On Thu, 16 Oct 2025 22:54:59 +0100 Andrew Bower <[email protected]> wrote:
> Hi Lorenzo,
> 
> On Wed, Oct 15, 2025 at 03:36:22PM +0200, Lorenzo wrote:
> > Control: tags -1 +patch
> > 
> > initial version of the service is here
> 
> Thanks for adding this support to unblock my service directory
> contributions!
> 
> I don't see a problem in principle with using a new service directory
> as a dependency for services that require networking, but I think
> there's a better way to the extent that I think we should not do a
> service directory.
> 
> Let's remember that there is nothing philosophical or practical about
> runit that means a service directory's dependency needs to be another
> service, rather than another type of check that can be performed.

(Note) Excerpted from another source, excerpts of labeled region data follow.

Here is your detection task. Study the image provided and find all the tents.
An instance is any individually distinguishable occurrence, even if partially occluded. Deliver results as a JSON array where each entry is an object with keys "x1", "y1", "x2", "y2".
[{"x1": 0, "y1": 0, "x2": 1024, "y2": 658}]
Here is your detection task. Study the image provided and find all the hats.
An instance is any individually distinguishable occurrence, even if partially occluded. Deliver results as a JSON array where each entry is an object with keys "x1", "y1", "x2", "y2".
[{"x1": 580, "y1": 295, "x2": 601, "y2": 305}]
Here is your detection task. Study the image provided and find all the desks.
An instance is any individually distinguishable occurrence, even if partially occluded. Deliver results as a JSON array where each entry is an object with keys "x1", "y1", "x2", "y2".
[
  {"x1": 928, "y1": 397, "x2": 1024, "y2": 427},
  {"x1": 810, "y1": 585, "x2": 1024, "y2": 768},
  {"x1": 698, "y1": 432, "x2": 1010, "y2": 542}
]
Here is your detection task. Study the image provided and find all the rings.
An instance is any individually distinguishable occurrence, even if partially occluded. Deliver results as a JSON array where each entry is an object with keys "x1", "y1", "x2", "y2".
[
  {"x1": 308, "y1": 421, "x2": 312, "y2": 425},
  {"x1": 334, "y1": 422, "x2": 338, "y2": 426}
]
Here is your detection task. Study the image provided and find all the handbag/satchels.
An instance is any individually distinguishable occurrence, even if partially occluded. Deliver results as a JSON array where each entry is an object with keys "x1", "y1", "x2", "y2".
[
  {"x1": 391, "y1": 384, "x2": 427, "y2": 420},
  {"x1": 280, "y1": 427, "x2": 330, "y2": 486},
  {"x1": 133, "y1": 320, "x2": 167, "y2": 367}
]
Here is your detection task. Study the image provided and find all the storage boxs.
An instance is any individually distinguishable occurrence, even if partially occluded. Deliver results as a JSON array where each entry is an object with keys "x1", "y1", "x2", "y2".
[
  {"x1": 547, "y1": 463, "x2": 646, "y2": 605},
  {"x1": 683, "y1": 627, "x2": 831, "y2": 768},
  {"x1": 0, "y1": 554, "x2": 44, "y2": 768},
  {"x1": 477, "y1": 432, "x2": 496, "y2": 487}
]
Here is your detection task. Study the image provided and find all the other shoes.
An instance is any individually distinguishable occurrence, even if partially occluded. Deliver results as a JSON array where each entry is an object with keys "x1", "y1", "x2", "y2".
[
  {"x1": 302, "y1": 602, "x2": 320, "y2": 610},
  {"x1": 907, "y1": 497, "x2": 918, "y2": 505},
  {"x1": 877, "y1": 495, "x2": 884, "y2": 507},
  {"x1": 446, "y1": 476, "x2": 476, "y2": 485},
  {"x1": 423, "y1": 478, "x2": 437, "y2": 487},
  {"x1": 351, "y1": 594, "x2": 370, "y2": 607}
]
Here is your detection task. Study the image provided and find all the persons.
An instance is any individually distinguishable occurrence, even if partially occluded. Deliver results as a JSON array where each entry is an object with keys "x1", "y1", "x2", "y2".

yeah, I agree except the advantage of using a service is that sv check
waits up to x seconds before giving up. I want to implement this for
oneshots checks, without a runit service I'll have to implement this
too.

> 
> [snip]
> 
> In my contributed service definitions I have entirely omitted network
> checks that are not needed at all, even if $network was present in the
> initscript. Instead, I have found out what the real underlying
> requirement is and implemented that as minimally as possible.

I'm aware checks that are in the MR are more accurate, but I hoped that
a less accurate and more generic check could be used: I see that
probably this idea does not work.

> [snip]
> 
> So how can we do this generally?
> [snip]

> I think the answer is to have a library of shell functions we can call
> to check things. You could put this in invoke-run but I wonder if that
> is getting a bit full. So maybe another file, either sourced from
> invoke-run or directly from the run script.
>
> Something like:
>
> #...
>
> . /lib/runit/network-checks
> 
> have_network_address scope=global family=inet || exit 1
> 
> #...

ok I'm going to try this, but I have few questions:

* why map scope= to a number, if I can filter for the word? do we need
  to filter for something within each scope (and it can be done with
  the numeric mapping)?

* what to do if scope= and or family= are not passed to the command?
  just fail or have some default for both?

* what if ip (and or ifconfig) are not found in the system? is it safe
  to assume that network is not configured and fail in this case?